Hayne to have ‘negative impact’ on advice industry: Morningstar
Financial advisers are yet to feel the full impact of the royal commission, which will hand down its final report next month.
In a research note on ASX-listed fund manager Perpetual Limited, Morningstar analyst Chanaka Gunasekera explained how the reputation of financial advisers will impact the group and the industry in general.
“Perpetual Private has not faced any direct fallout from the royal commission, but we expect the egregious level of misconduct by financial advisers revealed by the royal commission will have a negative impact on the reputation of financial advisers more generally,” he said.

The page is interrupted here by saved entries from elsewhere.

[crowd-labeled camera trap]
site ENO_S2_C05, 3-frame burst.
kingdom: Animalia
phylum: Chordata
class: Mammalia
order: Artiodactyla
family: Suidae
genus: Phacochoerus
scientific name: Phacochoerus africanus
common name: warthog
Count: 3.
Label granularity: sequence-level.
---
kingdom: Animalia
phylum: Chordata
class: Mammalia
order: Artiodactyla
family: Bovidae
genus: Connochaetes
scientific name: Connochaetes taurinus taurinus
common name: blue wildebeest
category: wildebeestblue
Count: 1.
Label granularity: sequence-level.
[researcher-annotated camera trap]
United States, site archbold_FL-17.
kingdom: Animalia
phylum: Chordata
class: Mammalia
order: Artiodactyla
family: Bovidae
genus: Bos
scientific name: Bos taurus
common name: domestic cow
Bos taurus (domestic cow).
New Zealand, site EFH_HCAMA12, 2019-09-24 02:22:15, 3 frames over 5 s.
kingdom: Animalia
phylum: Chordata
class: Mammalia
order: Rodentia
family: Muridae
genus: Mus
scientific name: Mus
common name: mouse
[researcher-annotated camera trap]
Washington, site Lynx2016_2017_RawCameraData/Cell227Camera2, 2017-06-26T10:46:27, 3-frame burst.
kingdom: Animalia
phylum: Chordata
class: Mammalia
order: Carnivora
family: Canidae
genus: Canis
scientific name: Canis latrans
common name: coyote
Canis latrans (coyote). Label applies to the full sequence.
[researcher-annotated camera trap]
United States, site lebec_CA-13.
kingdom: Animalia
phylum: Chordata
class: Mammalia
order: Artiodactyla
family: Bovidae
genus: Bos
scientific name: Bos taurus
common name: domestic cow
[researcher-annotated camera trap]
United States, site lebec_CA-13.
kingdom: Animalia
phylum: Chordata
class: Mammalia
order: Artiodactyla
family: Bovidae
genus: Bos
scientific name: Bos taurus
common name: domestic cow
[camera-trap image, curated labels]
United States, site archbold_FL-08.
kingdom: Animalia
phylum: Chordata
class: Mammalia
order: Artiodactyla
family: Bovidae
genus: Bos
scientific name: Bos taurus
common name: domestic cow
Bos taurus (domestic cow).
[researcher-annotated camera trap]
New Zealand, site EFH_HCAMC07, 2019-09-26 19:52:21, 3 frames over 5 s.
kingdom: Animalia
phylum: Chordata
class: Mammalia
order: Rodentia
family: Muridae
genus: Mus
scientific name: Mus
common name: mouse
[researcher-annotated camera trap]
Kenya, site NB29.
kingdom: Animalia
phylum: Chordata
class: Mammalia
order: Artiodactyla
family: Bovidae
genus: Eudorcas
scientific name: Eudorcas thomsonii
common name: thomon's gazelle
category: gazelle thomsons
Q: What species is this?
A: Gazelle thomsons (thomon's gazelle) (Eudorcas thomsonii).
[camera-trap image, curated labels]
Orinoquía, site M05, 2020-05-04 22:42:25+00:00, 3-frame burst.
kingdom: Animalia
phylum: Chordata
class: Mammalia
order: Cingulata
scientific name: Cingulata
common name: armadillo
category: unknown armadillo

Two of the biggest issues to be unearthed by the Hayne inquiry over 2018 were fees for no service and the sale of life insurance to dead people. Conflicts of interest within wealth management were also highlighted, resulting in APRA taking action against IOOF and its senior leaders late last year.
IOOF managing director Christopher Kelaher and chairman George Venardos consequently agreed to step aside from their respective positions three days after APRA’s announcement.
Shine Lawyers has now taken a stance against IOOF and revealed it is currently proposing a claim against the company.
The law firm said it has undertaken a year-long investigation into alleged corporate misconduct within IOOF, with backing from ICP and Litigation Lending. The proposed claim will be subject to the finalisation of that investigation, as well as interest from IOOF shareholders.
Morningstar’s Mr Gunasekera said that “several” class action lawyers are now indicating an interest in commending proceedings.
“At this early stage, estimating the cost of a class action has a high degree of uncertainty. As a reference point, a few years ago QBE Insurance settled a class action for about $132.5 million and we have forecasts likely class actions costs to IOOF of $150 million spread over fiscal 2020 and 2021,” he said.
Morningstar also expects ASIC to investigate the company over potential breaches of directors’ duties and the FOFA legislations.
The analyst has forecasted costs of around $50 million over the next two fiscal years.
“Notably, this is significantly higher than the maximum exposure to the royal commission recently guided to by the company, which in current circumstances, we expect is overly optimistic,” Mr Gunasekera said.
The wealth management industry must now wait for the royal commission’s final report, which is due to be released next month.